$\quad$ Let $f$ be a differentiable function in $\mathbb R$, and $f$ is also a Lebesgue integrable function in $\mathbb R$. Let $f'$ be a Lebesgue integrable function in $\mathbb R$, too. How to prove that:
$$\int_{\mathbb R}f'(x)\mathrm dx=0$$
$\quad$ My intuition tells me that when a function is integrable over the whole space, that is, when its integral is finite, the value of the function always starts at $0$ and ends at $0$. The way up is the way down, so the derivative's integration is $0$. But I know that even if the function is integrable on the whole space, it doesn't have to be $$\lim_{x\to\infty}f(x)=0$$ This function is not necessarily an absolutely continuous function, so there seems to be no direct relationship between the integral of its derivative and the original function in my mind. I can't think any more. Is there any way to deal with this problem?

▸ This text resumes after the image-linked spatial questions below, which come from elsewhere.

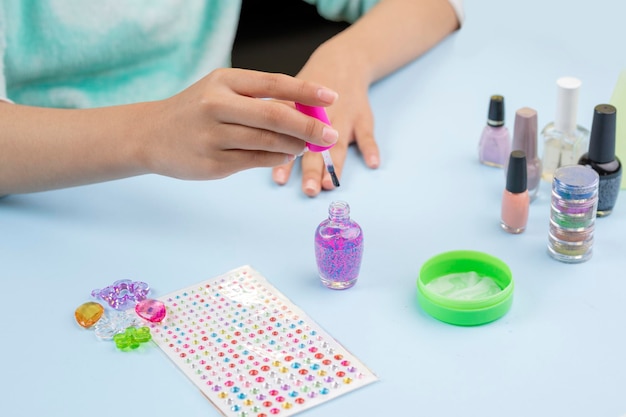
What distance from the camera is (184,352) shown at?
0.75m

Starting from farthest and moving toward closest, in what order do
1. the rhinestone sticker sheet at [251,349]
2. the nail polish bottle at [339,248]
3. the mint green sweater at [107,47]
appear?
the mint green sweater at [107,47] → the nail polish bottle at [339,248] → the rhinestone sticker sheet at [251,349]

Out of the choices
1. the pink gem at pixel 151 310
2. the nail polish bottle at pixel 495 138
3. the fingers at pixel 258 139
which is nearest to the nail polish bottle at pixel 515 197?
the nail polish bottle at pixel 495 138

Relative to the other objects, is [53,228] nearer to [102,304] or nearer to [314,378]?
[102,304]

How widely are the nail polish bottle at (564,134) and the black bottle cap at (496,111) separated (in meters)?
0.05

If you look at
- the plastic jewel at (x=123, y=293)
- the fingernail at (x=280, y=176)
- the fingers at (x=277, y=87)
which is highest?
the fingers at (x=277, y=87)

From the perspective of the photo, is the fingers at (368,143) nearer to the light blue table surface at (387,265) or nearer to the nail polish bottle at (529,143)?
the light blue table surface at (387,265)

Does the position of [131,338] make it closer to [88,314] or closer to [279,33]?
[88,314]

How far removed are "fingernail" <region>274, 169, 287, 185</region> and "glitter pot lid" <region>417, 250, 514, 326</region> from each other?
0.23 meters

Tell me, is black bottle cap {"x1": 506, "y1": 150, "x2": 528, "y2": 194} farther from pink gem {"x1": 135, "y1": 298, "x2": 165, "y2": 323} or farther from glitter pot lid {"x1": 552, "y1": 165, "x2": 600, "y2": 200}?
pink gem {"x1": 135, "y1": 298, "x2": 165, "y2": 323}

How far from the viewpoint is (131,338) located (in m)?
0.76

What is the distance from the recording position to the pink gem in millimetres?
786

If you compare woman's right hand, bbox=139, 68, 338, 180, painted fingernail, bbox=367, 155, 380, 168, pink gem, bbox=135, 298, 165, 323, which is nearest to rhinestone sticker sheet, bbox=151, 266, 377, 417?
pink gem, bbox=135, 298, 165, 323

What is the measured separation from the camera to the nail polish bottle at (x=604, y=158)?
2.82 ft

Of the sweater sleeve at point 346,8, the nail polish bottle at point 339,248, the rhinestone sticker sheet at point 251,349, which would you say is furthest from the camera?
the sweater sleeve at point 346,8
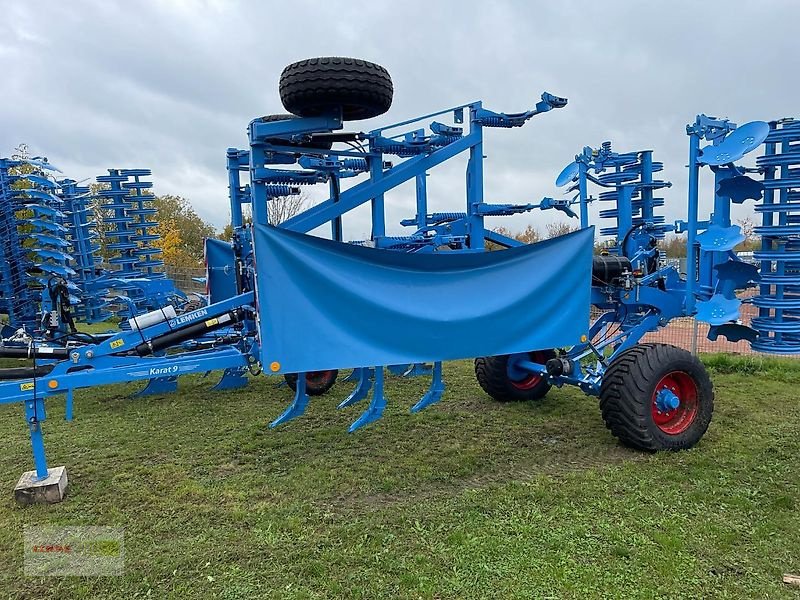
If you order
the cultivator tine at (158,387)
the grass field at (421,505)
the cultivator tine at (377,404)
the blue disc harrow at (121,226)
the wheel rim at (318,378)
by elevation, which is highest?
the blue disc harrow at (121,226)

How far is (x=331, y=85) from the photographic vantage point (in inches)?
167

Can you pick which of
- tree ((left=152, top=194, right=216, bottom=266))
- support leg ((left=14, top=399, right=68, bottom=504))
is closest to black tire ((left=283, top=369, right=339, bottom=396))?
support leg ((left=14, top=399, right=68, bottom=504))

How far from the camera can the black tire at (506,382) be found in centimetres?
689

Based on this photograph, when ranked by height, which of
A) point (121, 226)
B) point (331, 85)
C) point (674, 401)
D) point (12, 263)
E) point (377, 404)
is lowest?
point (674, 401)

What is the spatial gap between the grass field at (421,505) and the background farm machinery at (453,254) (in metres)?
0.53

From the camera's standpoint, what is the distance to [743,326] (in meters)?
5.17

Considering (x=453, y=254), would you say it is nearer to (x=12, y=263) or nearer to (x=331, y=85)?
(x=331, y=85)

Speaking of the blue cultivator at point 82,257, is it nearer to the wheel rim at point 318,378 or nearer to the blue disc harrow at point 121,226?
the blue disc harrow at point 121,226

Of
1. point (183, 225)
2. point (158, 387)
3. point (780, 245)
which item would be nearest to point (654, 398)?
point (780, 245)

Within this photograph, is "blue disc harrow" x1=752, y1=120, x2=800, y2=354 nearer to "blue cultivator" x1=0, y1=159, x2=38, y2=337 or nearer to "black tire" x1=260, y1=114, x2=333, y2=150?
"black tire" x1=260, y1=114, x2=333, y2=150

Any discussion and suggestions are welcome!
Edit:
According to PhoemueX, I learned that $f$ is absolutely continuous over any interval $[a,b]$.
Based on Kurt G's answers and Stefan's hints, I understand the significance of limits there. So it seems that we can get the result without doing an odd-even decomposition.
My idea is that already known $$\int_a^bf'(x)\mathrm dx=f(b)- f(a)$$ and $f'(x)$ is integrable, so $$\lim_{a\to+\infty}\int_{-a}^0f'(x)\mathrm dx,\quad\lim_{b\to+\infty}\int_0^bf'(x)\mathrm dx$$ both exist, so $$\lim_{a\to+\infty}(f(0)- f(-a)),\quad\lim_{b\to+\infty}(f(b)- f(0))$$ both exist, therefore $f(\pm\infty)$ both exist. Then according to $f$ being integrable, $f(\pm\infty)$ can only be $0$, so we get the final conclusion.
Best Answer
Setting $$ g(x):=\frac{f(x)+f(-x)}{2}\,,\quad h(x):=\frac{f(x)-f(-x)}{2} $$ we can decompose $f$ into an even function $g$ plus an odd function $h\,:$ $$ f(x)=g(x)+h(x)\,. $$ The derivative of $g$ is odd and the derivative of $h$ is even: $$ g'(x)=-g'(-x)\,,\quad h'(x)=h'(-x)\,. $$ Since the integral of an odd function is zero we get $$ \int_\mathbb Rf'(x)\,dx=\int_\mathbb Rh'(x)\,dx\,. $$ Since $h$ is even we get $$ \int_\mathbb Rh'(x)\,dx=\lim_{a\to\infty}\big(h(a)-h(-a)\big)=\lim_{a\to\infty}2h(a)\,. $$ If this limit were different from zero this would imply that $h$ is not integrable which is a contradiction.